Your instructions.
Echo the lines from the one containing "Of all point" through the last line, word for word.

>> Start Records for this task

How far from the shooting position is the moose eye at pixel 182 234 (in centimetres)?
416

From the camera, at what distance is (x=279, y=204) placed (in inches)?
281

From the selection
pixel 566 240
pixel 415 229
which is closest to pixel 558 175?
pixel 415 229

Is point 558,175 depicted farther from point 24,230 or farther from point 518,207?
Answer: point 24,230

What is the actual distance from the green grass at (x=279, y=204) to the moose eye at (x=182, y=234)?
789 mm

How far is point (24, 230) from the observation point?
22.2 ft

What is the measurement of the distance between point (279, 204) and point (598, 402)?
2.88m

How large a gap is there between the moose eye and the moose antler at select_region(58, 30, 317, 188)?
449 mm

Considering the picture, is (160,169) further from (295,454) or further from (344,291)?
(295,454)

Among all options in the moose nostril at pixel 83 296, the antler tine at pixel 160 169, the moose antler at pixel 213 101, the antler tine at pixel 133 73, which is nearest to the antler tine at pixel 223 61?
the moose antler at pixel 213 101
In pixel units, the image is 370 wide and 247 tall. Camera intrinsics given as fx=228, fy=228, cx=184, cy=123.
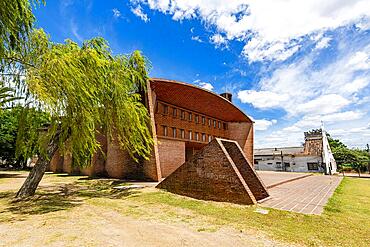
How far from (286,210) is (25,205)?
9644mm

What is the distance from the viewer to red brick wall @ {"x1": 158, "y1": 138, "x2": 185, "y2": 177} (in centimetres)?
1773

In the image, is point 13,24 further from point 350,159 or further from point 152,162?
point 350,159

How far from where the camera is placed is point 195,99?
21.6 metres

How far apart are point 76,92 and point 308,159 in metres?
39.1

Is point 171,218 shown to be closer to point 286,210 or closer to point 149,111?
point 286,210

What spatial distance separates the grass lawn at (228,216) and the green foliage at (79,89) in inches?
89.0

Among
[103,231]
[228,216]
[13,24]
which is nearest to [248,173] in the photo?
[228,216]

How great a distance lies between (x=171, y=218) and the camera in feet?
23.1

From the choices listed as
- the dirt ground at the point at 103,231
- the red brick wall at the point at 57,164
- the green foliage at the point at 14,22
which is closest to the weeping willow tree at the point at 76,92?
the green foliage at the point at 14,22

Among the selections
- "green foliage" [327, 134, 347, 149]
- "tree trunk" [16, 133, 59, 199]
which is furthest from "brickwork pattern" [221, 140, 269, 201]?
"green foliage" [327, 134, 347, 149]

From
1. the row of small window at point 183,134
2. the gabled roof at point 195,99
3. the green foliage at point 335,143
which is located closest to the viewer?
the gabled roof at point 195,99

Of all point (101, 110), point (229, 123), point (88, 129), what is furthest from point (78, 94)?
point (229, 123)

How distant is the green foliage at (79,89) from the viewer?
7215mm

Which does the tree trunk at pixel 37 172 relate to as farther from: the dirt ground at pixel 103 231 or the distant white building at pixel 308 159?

>> End Records for this task

The output.
Of all point (101, 110), point (229, 123), point (88, 129), what is furthest from point (78, 94)?
point (229, 123)

How distant is the green foliage at (79,89) from the viewer?
7215mm

Which does the tree trunk at pixel 37 172 relate to as farther from: the dirt ground at pixel 103 231 or the distant white building at pixel 308 159?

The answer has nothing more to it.